At this point the exploitation is successful. We can now write arbitrary AppPath and set Policy to 0x3 to escape from the sandbox.
The registry operation performed by the Windows Audio Service is done after RpcImpersonateClient. Although the race can be successful inside IE sandbox, the registry operation will be performed with the originating process’ token, which do not have sufficient privilege.
James Forshaw did not solve this problem in his original PoC, the registry operation has to be performed by manually starting SndVol.exe.
To solve it we have to find a Medium or higher IL process that uses audio session — basically anything that emits sound — and can be repeatedly triggered to allow multiple retries.
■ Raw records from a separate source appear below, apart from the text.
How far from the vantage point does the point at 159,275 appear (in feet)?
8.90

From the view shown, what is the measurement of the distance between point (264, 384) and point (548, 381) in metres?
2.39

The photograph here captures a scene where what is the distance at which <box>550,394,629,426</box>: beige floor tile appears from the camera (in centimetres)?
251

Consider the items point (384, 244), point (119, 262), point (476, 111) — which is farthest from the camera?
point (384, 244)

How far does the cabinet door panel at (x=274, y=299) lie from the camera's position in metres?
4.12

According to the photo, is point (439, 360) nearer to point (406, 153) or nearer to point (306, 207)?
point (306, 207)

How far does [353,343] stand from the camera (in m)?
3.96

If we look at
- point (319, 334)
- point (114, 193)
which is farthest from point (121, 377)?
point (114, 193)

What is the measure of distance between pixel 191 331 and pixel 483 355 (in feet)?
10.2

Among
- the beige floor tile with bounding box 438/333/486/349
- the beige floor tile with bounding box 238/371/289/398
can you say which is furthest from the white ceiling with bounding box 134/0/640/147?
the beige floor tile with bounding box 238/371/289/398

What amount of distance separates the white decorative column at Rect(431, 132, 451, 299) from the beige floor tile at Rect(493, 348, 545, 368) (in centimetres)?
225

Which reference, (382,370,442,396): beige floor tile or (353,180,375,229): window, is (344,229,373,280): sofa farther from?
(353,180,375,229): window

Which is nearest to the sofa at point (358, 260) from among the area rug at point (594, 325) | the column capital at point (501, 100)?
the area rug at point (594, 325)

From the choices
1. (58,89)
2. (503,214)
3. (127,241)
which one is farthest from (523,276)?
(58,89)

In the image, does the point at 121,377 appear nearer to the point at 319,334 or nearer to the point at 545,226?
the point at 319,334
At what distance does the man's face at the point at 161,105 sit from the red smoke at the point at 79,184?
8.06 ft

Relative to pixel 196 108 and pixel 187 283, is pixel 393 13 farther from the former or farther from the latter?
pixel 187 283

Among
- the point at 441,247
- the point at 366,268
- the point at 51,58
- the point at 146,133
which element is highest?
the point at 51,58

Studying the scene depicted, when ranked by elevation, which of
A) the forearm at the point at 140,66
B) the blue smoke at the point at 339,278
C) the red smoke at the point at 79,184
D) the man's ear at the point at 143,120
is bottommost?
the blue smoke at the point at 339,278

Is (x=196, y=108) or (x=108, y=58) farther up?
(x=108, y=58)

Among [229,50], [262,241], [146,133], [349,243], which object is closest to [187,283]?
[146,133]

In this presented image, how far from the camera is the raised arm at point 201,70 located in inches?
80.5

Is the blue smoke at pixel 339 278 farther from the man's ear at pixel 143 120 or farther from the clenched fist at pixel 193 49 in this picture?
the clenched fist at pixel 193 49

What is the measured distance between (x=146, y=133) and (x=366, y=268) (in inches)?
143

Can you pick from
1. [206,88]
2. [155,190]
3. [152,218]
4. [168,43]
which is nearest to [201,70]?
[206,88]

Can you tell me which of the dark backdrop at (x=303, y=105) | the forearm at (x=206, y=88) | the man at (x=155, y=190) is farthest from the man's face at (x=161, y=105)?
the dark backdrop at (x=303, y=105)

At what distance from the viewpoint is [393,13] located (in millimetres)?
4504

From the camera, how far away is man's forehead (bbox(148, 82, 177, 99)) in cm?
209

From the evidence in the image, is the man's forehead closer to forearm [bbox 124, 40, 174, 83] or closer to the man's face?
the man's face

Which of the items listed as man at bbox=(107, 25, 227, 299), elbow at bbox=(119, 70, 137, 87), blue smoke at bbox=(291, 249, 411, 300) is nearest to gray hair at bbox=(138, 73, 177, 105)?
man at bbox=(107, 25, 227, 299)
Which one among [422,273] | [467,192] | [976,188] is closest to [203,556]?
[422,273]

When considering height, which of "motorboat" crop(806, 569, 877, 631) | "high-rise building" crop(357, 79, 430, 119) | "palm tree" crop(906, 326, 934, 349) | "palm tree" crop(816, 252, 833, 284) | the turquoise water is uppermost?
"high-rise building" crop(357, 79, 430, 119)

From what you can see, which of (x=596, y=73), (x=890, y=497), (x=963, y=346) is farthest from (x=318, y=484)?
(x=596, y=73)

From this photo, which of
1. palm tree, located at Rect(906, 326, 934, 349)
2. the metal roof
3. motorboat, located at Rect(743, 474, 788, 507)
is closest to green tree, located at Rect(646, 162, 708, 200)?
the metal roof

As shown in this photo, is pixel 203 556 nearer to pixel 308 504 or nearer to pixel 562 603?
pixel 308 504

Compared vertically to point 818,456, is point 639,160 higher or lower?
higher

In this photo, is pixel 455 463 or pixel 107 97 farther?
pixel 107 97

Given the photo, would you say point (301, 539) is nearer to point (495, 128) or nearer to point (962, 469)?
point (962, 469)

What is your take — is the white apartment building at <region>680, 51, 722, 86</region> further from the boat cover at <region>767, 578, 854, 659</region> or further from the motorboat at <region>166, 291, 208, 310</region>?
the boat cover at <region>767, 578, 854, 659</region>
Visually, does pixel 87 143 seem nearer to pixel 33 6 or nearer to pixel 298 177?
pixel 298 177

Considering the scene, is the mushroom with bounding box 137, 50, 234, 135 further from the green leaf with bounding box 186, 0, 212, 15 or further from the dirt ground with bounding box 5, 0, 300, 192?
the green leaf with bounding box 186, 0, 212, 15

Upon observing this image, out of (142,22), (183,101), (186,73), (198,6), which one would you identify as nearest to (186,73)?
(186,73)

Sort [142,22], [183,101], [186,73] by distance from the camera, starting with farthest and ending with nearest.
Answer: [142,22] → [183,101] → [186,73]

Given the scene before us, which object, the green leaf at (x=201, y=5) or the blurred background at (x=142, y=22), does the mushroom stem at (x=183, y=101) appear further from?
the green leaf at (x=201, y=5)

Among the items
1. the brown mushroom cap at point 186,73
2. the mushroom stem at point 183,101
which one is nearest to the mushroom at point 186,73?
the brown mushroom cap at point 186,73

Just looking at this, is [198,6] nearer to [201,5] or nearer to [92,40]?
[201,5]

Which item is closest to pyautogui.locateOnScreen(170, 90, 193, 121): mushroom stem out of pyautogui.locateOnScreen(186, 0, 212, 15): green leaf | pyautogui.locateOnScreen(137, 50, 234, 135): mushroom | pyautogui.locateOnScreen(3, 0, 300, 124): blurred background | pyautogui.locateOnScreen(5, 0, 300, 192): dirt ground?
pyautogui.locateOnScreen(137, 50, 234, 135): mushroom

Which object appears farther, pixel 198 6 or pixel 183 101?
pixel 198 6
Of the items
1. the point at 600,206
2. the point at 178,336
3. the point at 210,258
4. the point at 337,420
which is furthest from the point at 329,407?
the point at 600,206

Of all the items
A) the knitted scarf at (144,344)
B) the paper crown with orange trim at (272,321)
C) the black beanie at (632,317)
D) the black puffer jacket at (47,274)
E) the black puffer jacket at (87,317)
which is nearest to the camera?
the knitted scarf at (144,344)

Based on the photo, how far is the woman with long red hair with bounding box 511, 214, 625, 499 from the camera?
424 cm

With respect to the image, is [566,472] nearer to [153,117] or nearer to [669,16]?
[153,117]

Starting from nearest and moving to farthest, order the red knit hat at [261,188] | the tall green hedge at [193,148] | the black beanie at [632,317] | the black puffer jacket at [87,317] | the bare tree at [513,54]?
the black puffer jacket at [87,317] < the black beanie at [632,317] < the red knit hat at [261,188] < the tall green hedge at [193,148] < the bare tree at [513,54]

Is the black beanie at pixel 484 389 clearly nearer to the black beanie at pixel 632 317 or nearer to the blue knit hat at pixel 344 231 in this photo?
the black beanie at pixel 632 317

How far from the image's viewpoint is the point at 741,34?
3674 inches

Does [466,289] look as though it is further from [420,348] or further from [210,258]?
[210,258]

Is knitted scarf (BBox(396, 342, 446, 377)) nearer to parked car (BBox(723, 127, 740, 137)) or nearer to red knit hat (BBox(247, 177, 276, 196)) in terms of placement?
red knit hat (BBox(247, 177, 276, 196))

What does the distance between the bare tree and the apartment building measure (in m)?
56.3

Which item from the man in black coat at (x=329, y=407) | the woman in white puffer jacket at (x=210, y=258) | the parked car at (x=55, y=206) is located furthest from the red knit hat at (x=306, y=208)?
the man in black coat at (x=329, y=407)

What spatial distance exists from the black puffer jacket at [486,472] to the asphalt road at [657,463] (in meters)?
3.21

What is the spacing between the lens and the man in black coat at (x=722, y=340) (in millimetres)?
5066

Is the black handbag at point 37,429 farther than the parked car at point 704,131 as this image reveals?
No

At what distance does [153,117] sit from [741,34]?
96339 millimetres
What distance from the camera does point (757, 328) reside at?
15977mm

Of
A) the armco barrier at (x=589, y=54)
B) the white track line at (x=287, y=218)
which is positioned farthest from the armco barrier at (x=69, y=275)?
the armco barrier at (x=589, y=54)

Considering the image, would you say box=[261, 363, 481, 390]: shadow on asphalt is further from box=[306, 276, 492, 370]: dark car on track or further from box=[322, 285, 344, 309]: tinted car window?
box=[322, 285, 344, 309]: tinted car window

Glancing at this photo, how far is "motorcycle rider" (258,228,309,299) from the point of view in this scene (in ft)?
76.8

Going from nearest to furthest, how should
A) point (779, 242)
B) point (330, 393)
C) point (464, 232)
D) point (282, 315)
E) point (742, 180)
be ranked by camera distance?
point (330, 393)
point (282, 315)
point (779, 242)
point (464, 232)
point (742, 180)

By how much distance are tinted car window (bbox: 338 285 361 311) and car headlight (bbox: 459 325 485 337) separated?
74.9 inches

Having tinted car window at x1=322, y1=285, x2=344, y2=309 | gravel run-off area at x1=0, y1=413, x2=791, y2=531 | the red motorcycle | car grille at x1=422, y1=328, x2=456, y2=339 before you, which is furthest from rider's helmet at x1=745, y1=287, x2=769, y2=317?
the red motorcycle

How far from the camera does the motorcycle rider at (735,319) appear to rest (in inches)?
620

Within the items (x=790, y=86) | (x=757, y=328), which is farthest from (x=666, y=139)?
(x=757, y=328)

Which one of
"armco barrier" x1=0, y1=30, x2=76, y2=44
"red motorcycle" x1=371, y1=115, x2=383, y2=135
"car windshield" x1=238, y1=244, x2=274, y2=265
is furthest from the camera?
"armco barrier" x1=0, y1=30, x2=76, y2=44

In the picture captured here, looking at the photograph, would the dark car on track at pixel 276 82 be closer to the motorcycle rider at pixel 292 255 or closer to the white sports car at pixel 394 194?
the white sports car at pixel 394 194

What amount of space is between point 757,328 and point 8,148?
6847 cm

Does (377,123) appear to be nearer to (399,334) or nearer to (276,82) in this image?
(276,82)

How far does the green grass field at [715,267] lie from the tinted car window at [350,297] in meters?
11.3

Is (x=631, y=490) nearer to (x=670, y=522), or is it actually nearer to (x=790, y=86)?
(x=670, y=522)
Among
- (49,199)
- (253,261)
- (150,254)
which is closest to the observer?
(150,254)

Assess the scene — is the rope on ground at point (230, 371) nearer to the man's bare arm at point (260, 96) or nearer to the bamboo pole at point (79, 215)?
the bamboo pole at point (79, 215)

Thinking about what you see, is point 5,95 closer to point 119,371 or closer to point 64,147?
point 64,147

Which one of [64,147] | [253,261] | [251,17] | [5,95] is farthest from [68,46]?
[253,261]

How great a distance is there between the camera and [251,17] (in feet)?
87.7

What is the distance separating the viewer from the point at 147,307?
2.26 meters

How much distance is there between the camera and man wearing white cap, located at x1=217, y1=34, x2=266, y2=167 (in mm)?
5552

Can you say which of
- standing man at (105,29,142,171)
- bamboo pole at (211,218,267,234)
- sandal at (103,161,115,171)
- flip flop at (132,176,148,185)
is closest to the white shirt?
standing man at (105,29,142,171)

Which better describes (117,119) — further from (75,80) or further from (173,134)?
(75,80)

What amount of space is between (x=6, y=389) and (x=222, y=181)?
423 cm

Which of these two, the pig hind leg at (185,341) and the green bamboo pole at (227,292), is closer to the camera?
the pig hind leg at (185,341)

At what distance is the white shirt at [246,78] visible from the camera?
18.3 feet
IE Elevation Policy is preloaded with some system applications that can be started inside sandbox with Medium IL, including Notepad.exe. After the Medium IL process is started, the returned handle only have the right to terminate the process. But we can still pass command line parameters.
When Notepad is opening a non-existing file, it displays a dialog asking if the user would like to create that file. The dialog follows a default system sound. This is sufficient to trigger a registry write by Windows Audio Service.
With multiple retries we can ensure successful exploitation.
Microsoft completely disabled the creation of registry symbolic link at Low IL in a patch released in August 2015. When setting registry symbolic link, the kernel uses RtlIsSandboxedToken to check the current process’ token, and return STATUS_ACCESS_DENIED on any Low IL or AppContainer token. This rendered any registry symbolic link based exploits unusable at Low IL, and effectively eliminates the possibility of exploiting this vulnerability inside the IE sandbox.